12. The anti-contamination apparatus for a lighting lamp chamber of claim 11, wherein the width of the second gap is not greater than 2.5mm.

13. The contamination prevention apparatus for an illumination lamp chamber according to claim 11, wherein the illumination side air flow homogenizing baffle includes a homogenizing surface for air homogenization and a third guiding surface for air guiding opposite to the homogenizing surface, and the air guiding direction is changed by adjusting an angle α of the third guiding surface to a direction perpendicular to an optical axis of the optical glass and directed to an edge along a center of the optical glass, the angle α being in a range of 40 ° to 50 °.

14. A lithographic apparatus comprising an optical assembly for illuminating a lamp house, the optical assembly comprising an adapter ring, an optical glass and a contamination prevention device for illuminating a lamp house according to any one of claims 1 to 13, the optical glass being secured within the contamination prevention device by the adapter ring.
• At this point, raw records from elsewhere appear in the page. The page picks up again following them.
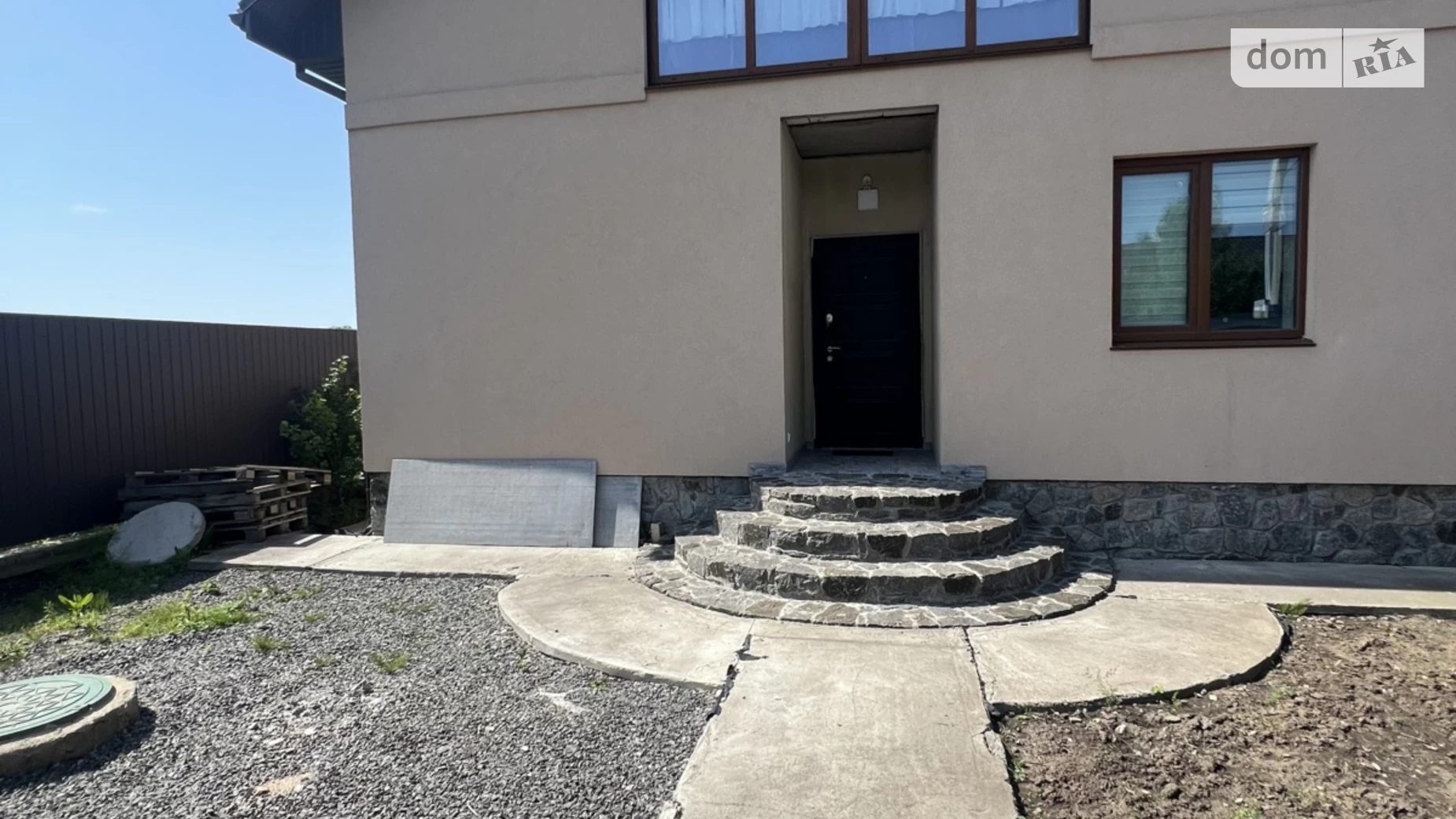 Продается дом на 2 этажа 129 кв. м с баней/сауной, цена: 145000 $ - фото 5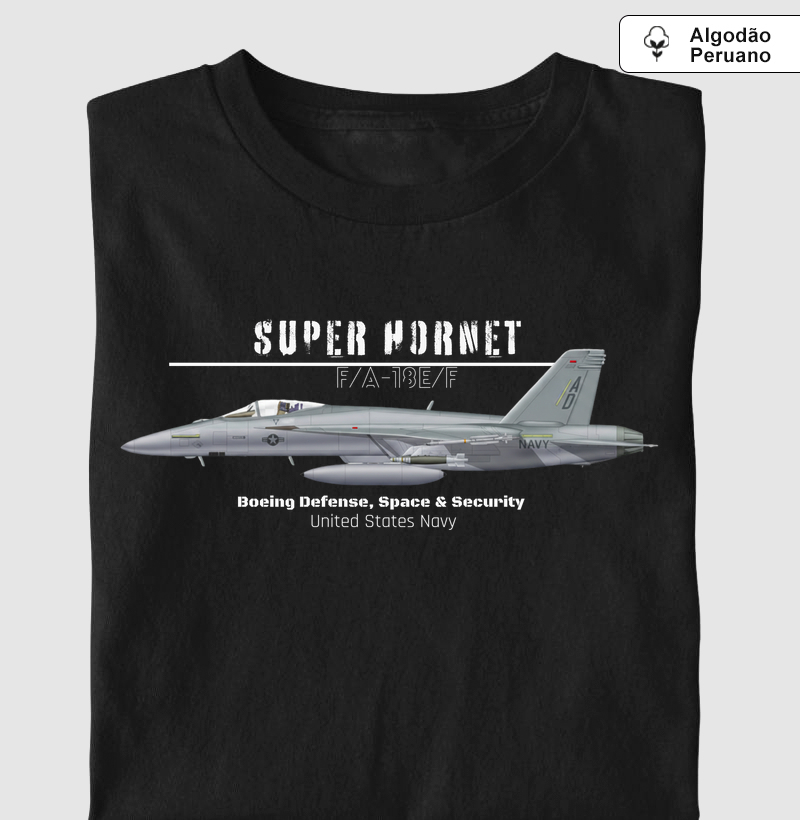 F/A-18E/F Super Hornet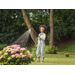 Gardena comfort broes met verlengstuk sfeerbeeld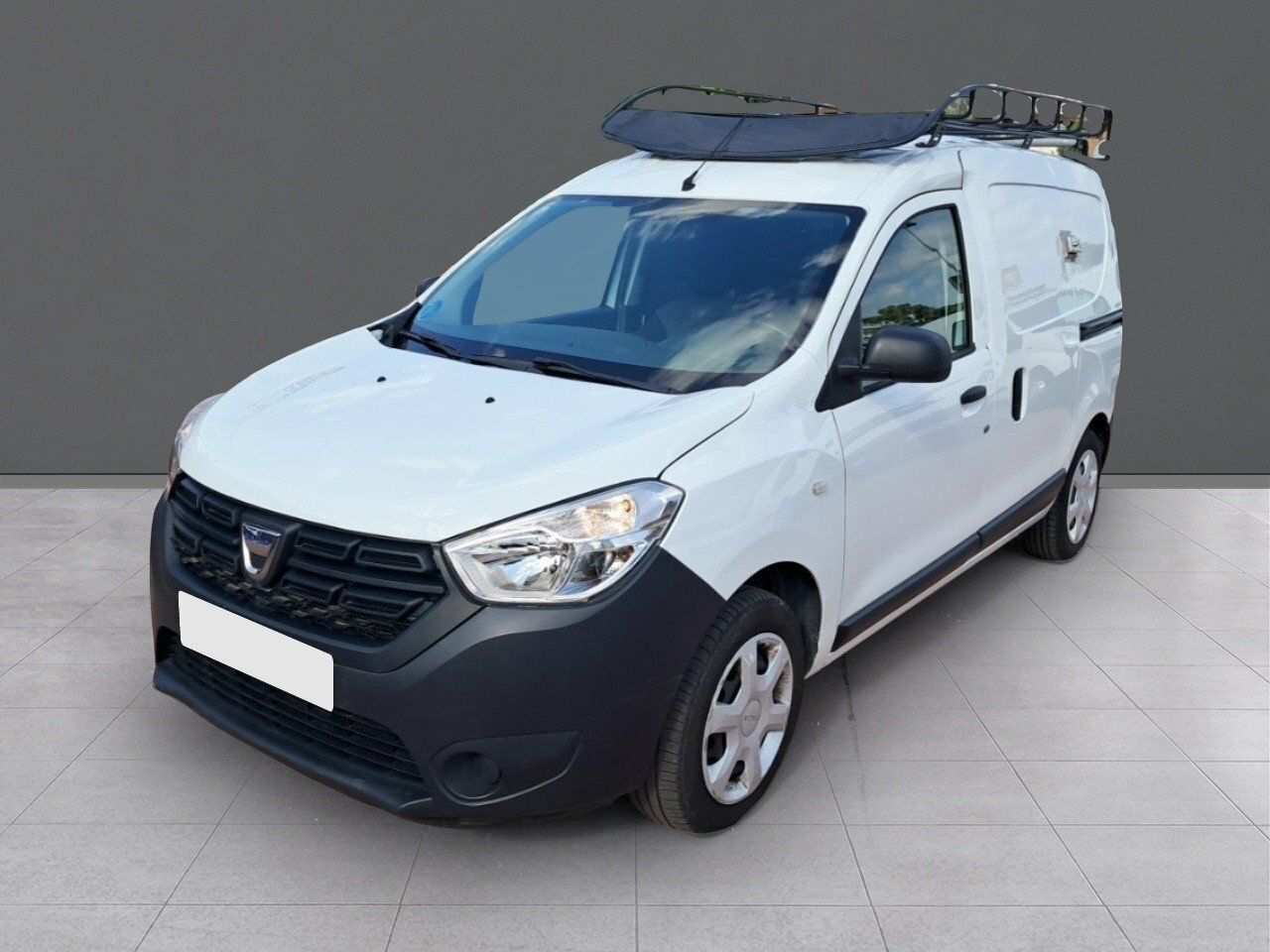 Foto dacia dokker 2020 /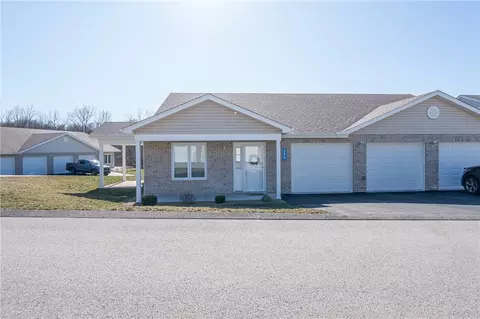 726 Crimson St, Latrobe, PA 15650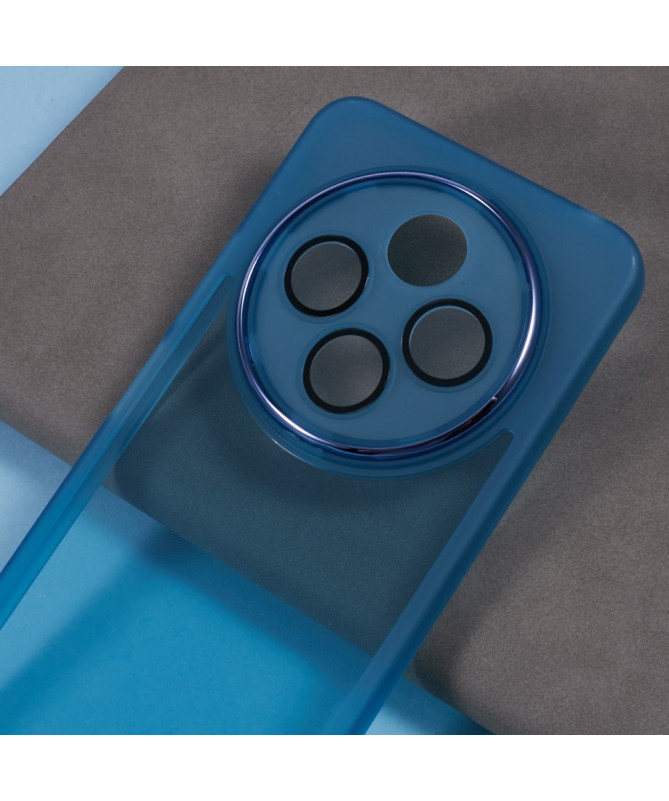 CAMPROTECT - Coque Xiaomi Redmi 14C / Poco C75 Transparente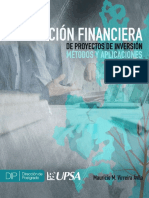 Libro - Evaluacion Financiera de Proyectos de Inversion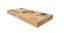 Casuta de gradina G21 GAH 706 - 277 x 255 cm, antracit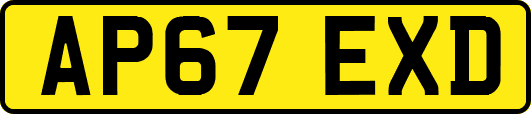 AP67EXD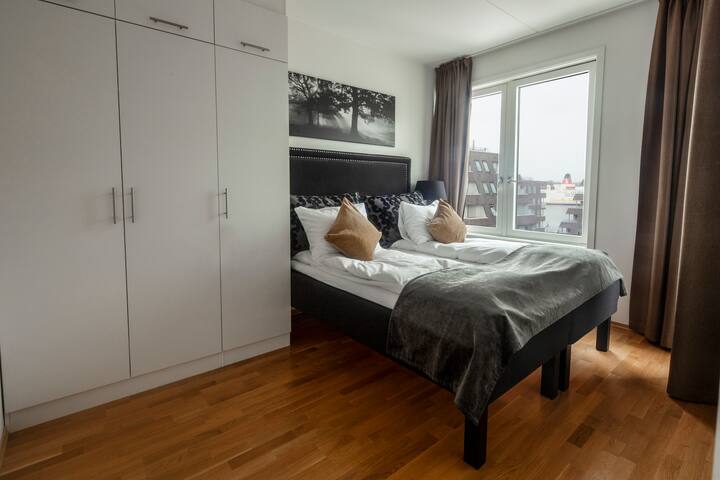 Kon-Tiki Exclusive Apartment near Oslo City gallery image 4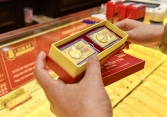 Giá vàng thế giới hạ nhiệt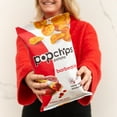 Popchips variety pack, 6 CT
15. A design method of an anti-pollution device for a lighting lamp room, applied to the anti-pollution device for a lighting lamp room as set forth in any one of claims 1 to 13, comprising the steps of:

setting an input gas flow parameter and an output gas flow parameter;

and adjusting the structure of the illumination side protection device with a double-channel structure and the structure of the lamp room side protection device with a single-channel structure according to the input gas flow parameter and the output gas flow parameter, wherein the illumination side protection device and the lamp room side protection device structure form the anti-pollution device.

16. The method of designing a pollution prevention apparatus for a lighting lamp room according to claim 15, wherein the adjusting the structure of the lamp room-side protection apparatus having the single-flow path structure according to the input gas flow parameter and the output gas flow parameter comprises:

Adjusting the width of the first gap according to the input gas flow parameter and the output gas flow parameter;

adjusting the flow guide angles of the first flow guide plate and the second flow guide plate to enable the output gas to cover the second surface of the optical glass; and/or

The structure for adjusting the illumination side protection device with a double-channel structure according to the input gas flow parameter and the output gas flow parameter comprises the following steps:

adjusting the width of the second gap according to the input gas flow parameter and the output gas flow parameter; and adjusting the angle of the illumination side airflow homogenizing baffle to enable the output gas to cover the first surface of the optical glass.